# Posi-traction Conversion 8.2”



## Roqetman (Aug 31, 2015)

Happy New Year Everyone! My ‘65/389 has open 8.2” rear end with 3.08 gear, th400 transmission. I’d like to change it over to a posi-traction but I’m at a loss to know which brand or type unit to use. I’m happy with the 3.08 gear but it seems the posi’s for the 8.2 require 3.31 or lower gear, like a 3.36. I mostly cruise around town and highways but wouldn’t mind seeing what it would do in the 1/8 or 1/4 mile occasionally. Also, I’m running 235-70R15 on the rear, 28” OD which is a fairly tall tire. So I’d like some sound advice as to whether the 8.2 is worth converting to posi or should I go with a 8.5” or 12 bolt and... what brand posi unit is the most bang for the buck, reliable, durable, i.e. Yukon, Richmond, Detroit Locker, etc? Any advice would be greatly appreciated.
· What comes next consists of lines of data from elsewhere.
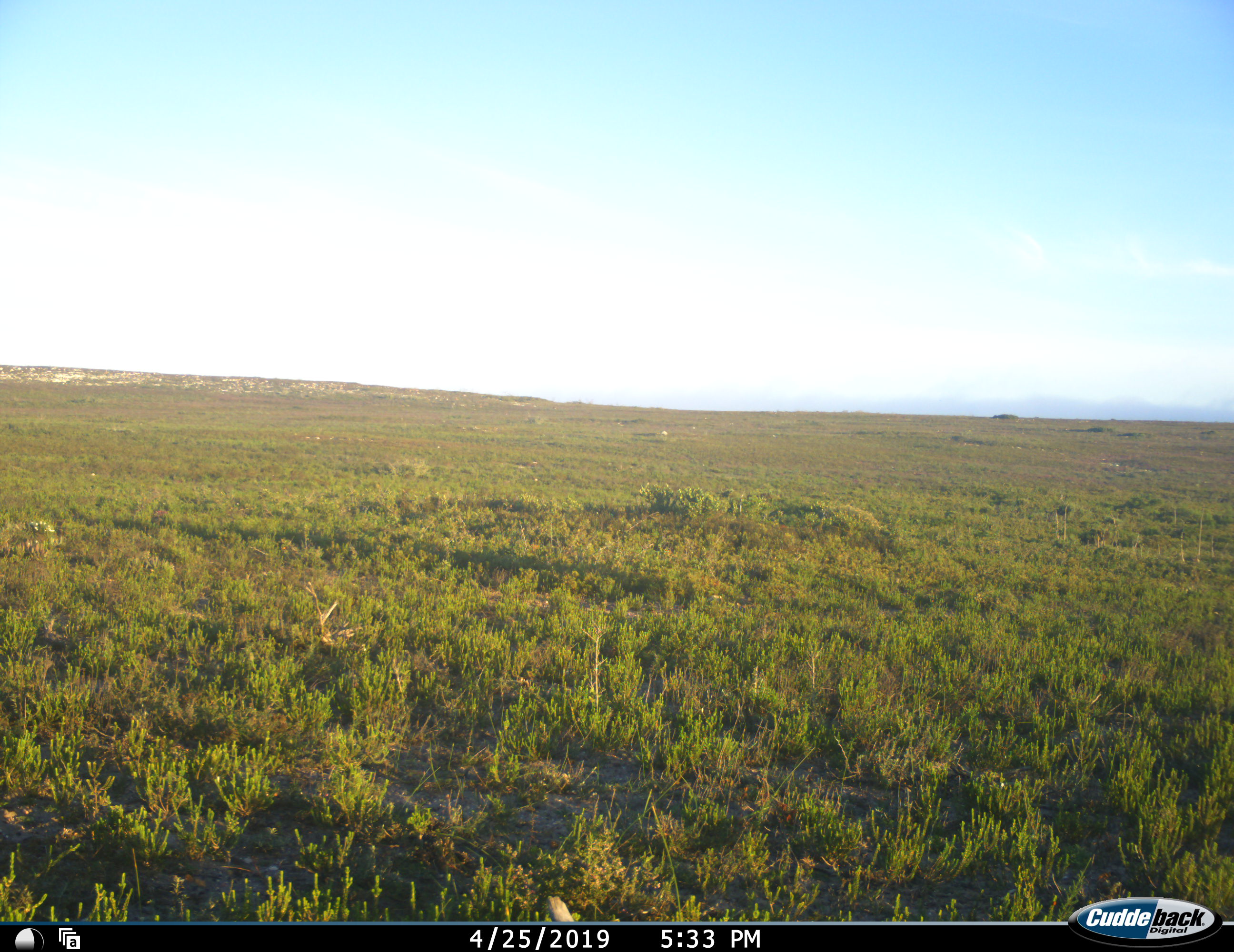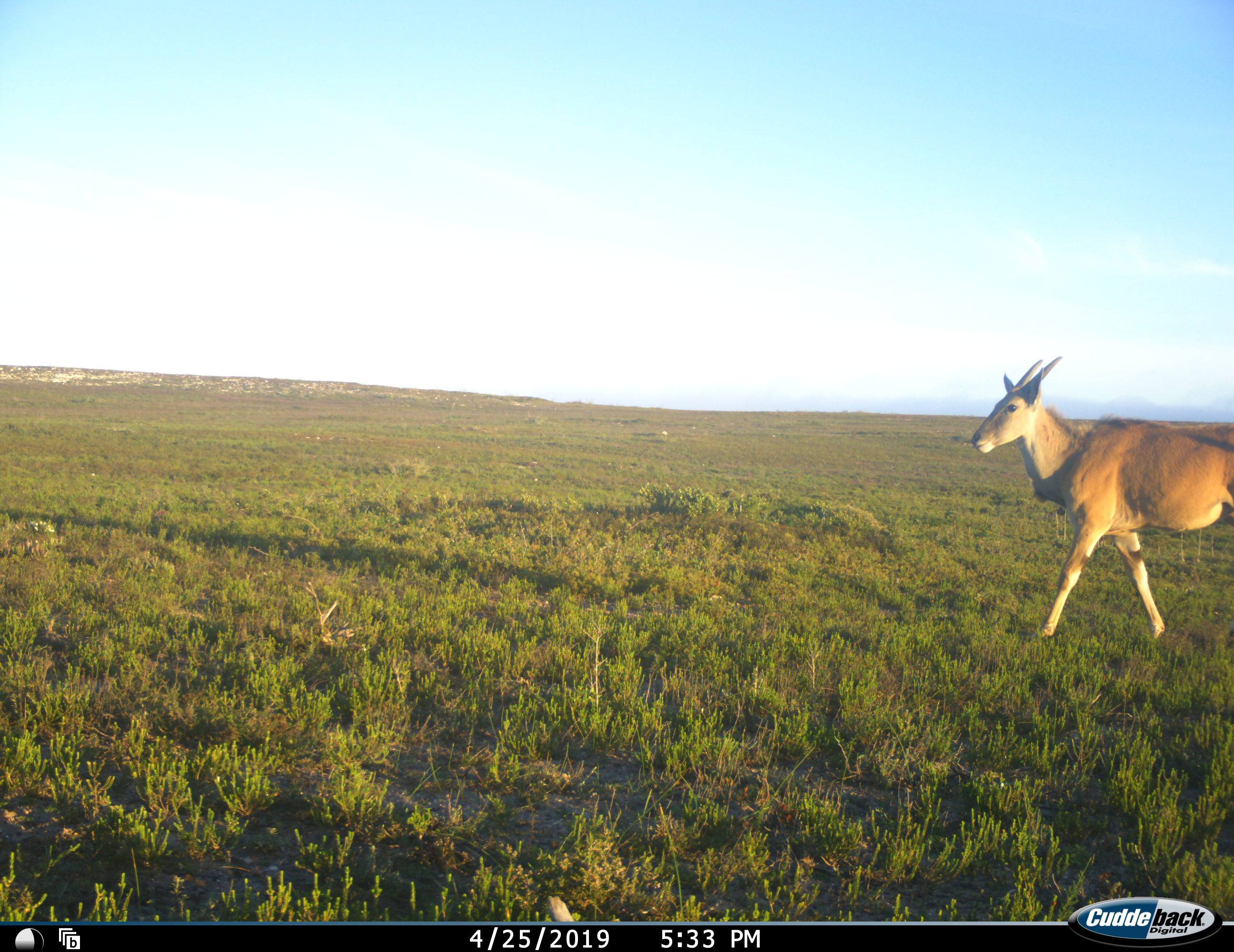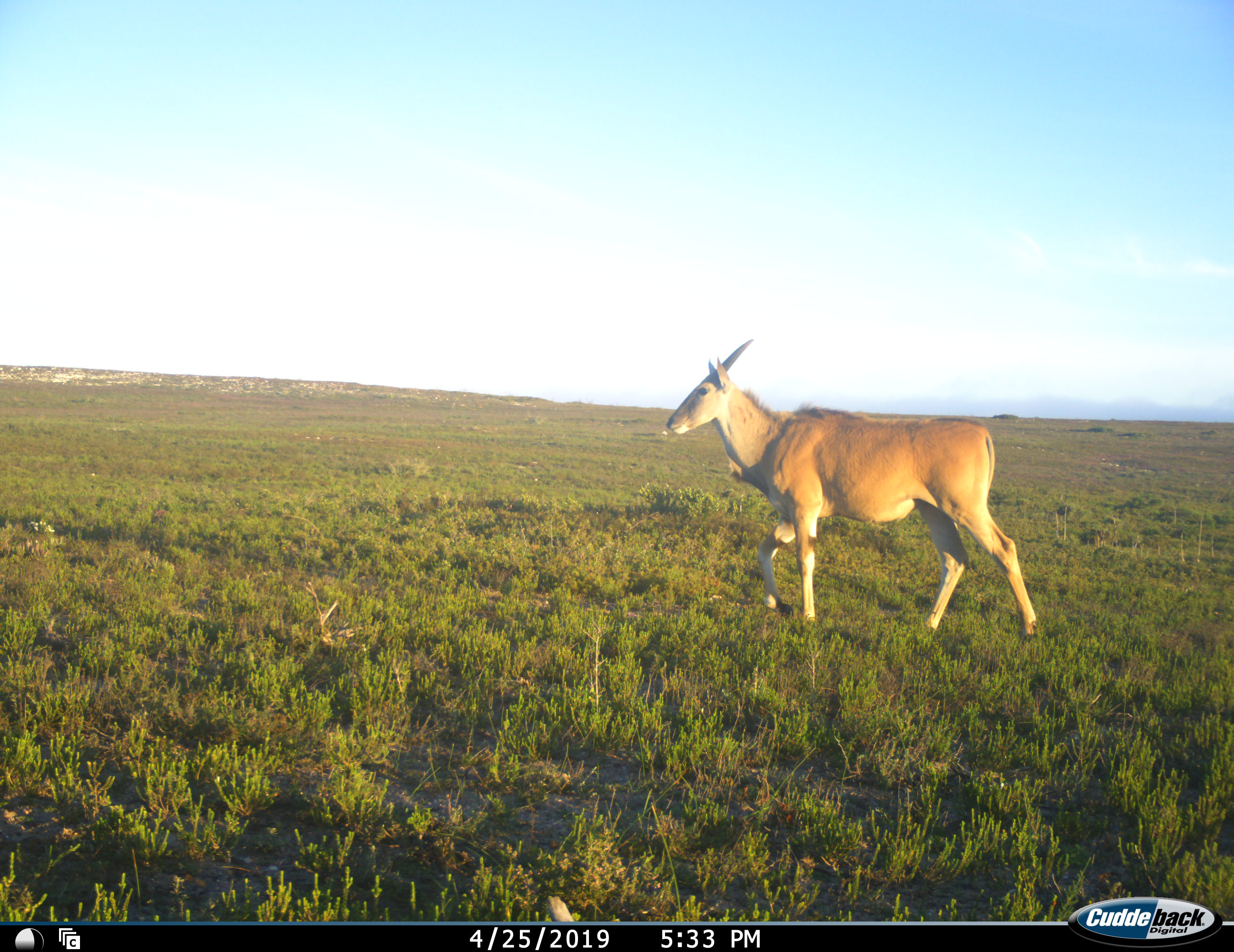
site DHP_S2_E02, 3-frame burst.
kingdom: Animalia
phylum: Chordata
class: Mammalia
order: Artiodactyla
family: Bovidae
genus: Tragelaphus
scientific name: Tragelaphus oryx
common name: eland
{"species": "eland (Tragelaphus oryx)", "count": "1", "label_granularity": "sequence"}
Thank you!


----------



## Datold1 (Nov 27, 2018)

*Posi-Traction conversion*

according to my restoration book there could have been a 3.08,3.23,3.36,or3.55 with an automatic but only 3.08 or3.23 if it had air . Safe-T-Track codes were 3.08-ZE,3,23-ZF,3.36-ZG,3.55-ZH . 
I have an 8.2inch 65 Safe-T-Track with 3.55 gears . It has an Eaton unit that I was told is very good,Richmond gears- some say a little noisy- others say not if it is set up right. You might check with Pete at Ames. On the codes if you change the Y to w that is for single track.


----------